EXTRACT START
Browsed by
Tag: storage

How to pull blobs out of Archive Storage

How to pull blobs out of Archive Storage

So if you’re building a modern application, you definitely have a lot of options for storage of data, whether that be traditional database technologies (SQL, MySQL, etc) or NoSQL (Mongo, Cosmos, etc), or even just blob storage. Of the above options, Blob storage is by far the cheapest, providing a very low cost option for storing data long term.

The best way though to ensure that you get the most value out of blob storage, is to leverage the different tiers to your benefit. By using a tier strategy for your data, you can pay significantly less to store it for the long term. You can find the pricing for azure blob storage here.

Now most people are hesitant to leverage the archive tier because the idea of having to wait for the data to be re hydrated has a tendency to scare them off. But it’s been my experience that most data leveraged for business operations, has a shelf-life, and archiving that data is definitely a viable option. Especially for data that is not accessed often, which I would challenge most people storing blobs to capture data on and see how much older data is accessed. When you compare this need to “wait for retrieval” vs the cost savings of archive, in my experience it tends to really lean towards leveraging archive for data storage.

How do you move data to archive storage

When storing data in azure blob storage, the process of upload a blob is fairly straight forward, and all it takes is setting the access tier to “Archive” to move data to blob storage.

The below code generates a random file and uploads it to blob storage:

var accountClient = new BlobServiceClient(connectionString);

            var containerClient = accountClient.GetBlobContainerClient(containerName);

            // Get a reference to a blob
            BlobClient blobClient = containerClient.GetBlobClient(blobName);

            Console.WriteLine("Uploading to Blob storage as blob:\n\t {0}\n", blobClient.Uri);

            // Open the file and upload its data
            using FileStream uploadFileStream = File.OpenRead(localFilePath);
            var result = blobClient.UploadAsync(uploadFileStream, true);

            result.Wait();

            uploadFileStream.Close();

            Console.WriteLine("Setting Blob to Archive");

            blobClient.SetAccessTier(AccessTier.Archive);

How to re-hydrate a blob in archive storage?

There are two ways of re-hydrating blobs:

  1. Copy the blob to another tier (Hot or Cool)
  2. Set the access tier to Hot or Cool

It really is that simple, and it can be done using the following code:

var accountClient = new BlobServiceClient(connectionString);

            var containerClient = accountClient.GetBlobContainerClient(containerName);

            // Get a reference to a blob
            BlobClient blobClient = containerClient.GetBlobClient(blobName);

blobClient.SetAccessTier(AccessTier.Hot);

After doing the above, it will start the process of re-hydrating the blob automatically. And you need to monitor the properties of the blob which will allow you to see when it has finished hydrating.
EXTRACT END
TASK PROMPT –
Can you resume the post above on pulling blobs out of Azure Archive Storage, picking up right after its final sentence?
COLLECTED DATA START
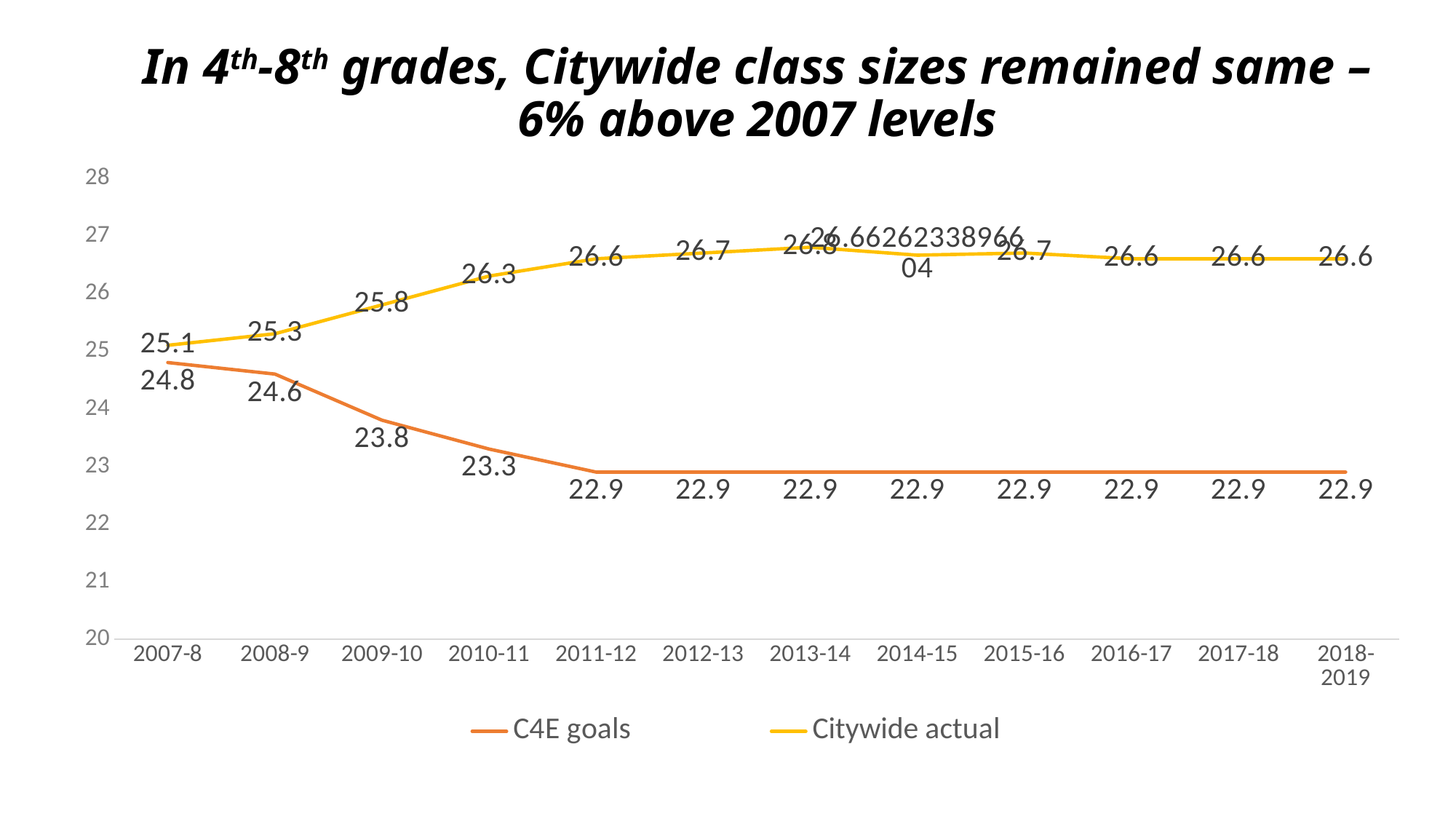
How many school years are shown on the x axis? 12 Which school year has the lowest Citywide actual value? 2007-8 Which series has the higher value in 2016-17, C4E goals or Citywide actual? Citywide actual What is the C4E goals value for 2018-2019? 22.9 How many series does the legend list? 2 What type of chart is shown on the slide? line chart What is the difference between the Citywide actual and C4E goals values in 2012-13? 3.8 Is the Citywide actual value for 2017-18 greater or less than 26? greater What is the Citywide actual value for 2007-8? 25.1 Does the C4E goals series rise or fall from 2007-8 to 2011-12? fall What is the Citywide actual value for 2010-11? 26.3 What is the C4E goals value for 2009-10? 23.8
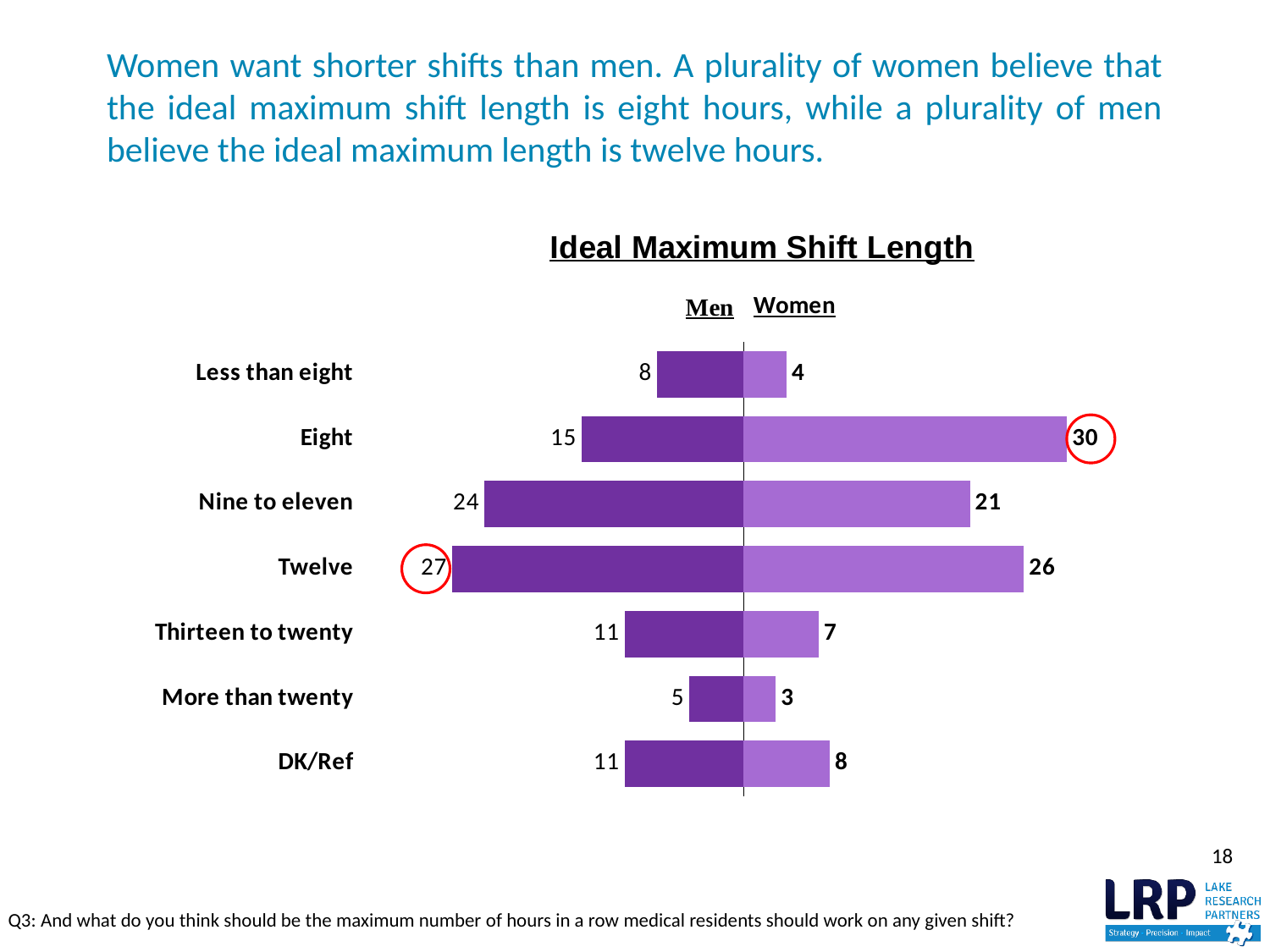
What is the value for Men in the Twelve category? 27 Which category has the lowest value for Men? More than twenty What is the value for Women in the Nine to eleven category? 21 What is the value for Men in the DK/Ref category? 11 Which category has the highest value for Women? Eight What kind of chart is this? Bar chart Which is larger for Nine to eleven, the Men value or the Women value? Men What is the title of the chart? Ideal Maximum Shift Length What is the value for Women in the Eight category? 30 How many categories are shown on the chart? 7 How many series does the chart show? 2 What is the difference between the Men and Women values for Eight? 15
COLLECTED DATA END
THE ANSWER –
Monitoring the re-hydration of a blob

One easy pattern for monitoring the blobs as they are rehydrated is to implement a queue and an azure function to monitor the blob during this process. I did this by implementing the following:

For the message model, I used the following to track the hydration process:

public class BlobHydrateModel
    {
        public string BlobName { get; set; }
        public string ContainerName { get; set; }
        public DateTime HydrateRequestDateTime { get; set; }
        public DateTime? HydratedFileDataTime { get; set; }
    }

And then implemented the following code to handle the re-hydration process:

public class BlobRehydrationProvider
    {
        private string _cs;
        public BlobRehydrationProvider(string cs)
        {
            _cs = cs;
        }

        public void RehydrateBlob(string containerName, string blobName, string queueName)
        {
            var accountClient = new BlobServiceClient(_cs);

            var containerClient = accountClient.GetBlobContainerClient(containerName);

            // Get a reference to a blob
            BlobClient blobClient = containerClient.GetBlobClient(blobName);

            blobClient.SetAccessTier(AccessTier.Hot);

            var model = new BlobHydrateModel() { BlobName = blobName, ContainerName = containerName, HydrateRequestDateTime = DateTime.Now };

            QueueClient queueClient = new QueueClient(_cs, queueName);
            var json = JsonConvert.SerializeObject(model);
            string requeueMessage = Convert.ToBase64String(Encoding.UTF8.GetBytes(json));
            queueClient.SendMessage(requeueMessage);
        }
    }

Using the above code, when you set the blob to hot, and queue a message it triggers an azure function which would then monitor the blob properties using the following:

[FunctionName("CheckBlobStatus")]
        public static void Run([QueueTrigger("blobhydrationrequests", Connection = "StorageConnectionString")]string msg, ILogger log)
        {
            var model = JsonConvert.DeserializeObject<BlobHydrateModel>(msg);
            
            var connectionString = Environment.GetEnvironmentVariable("StorageConnectionString");

            var accountClient = new BlobServiceClient(connectionString);

            var containerClient = accountClient.GetBlobContainerClient(model.ContainerName);

            BlobClient blobClient = containerClient.GetBlobClient(model.BlobName);

            log.LogInformation($"Checking Status of Blob: {model.BlobName} - Requested : {model.HydrateRequestDateTime.ToString()}");

            var properties = blobClient.GetProperties();
            if (properties.Value.ArchiveStatus == "rehydrate-pending-to-hot")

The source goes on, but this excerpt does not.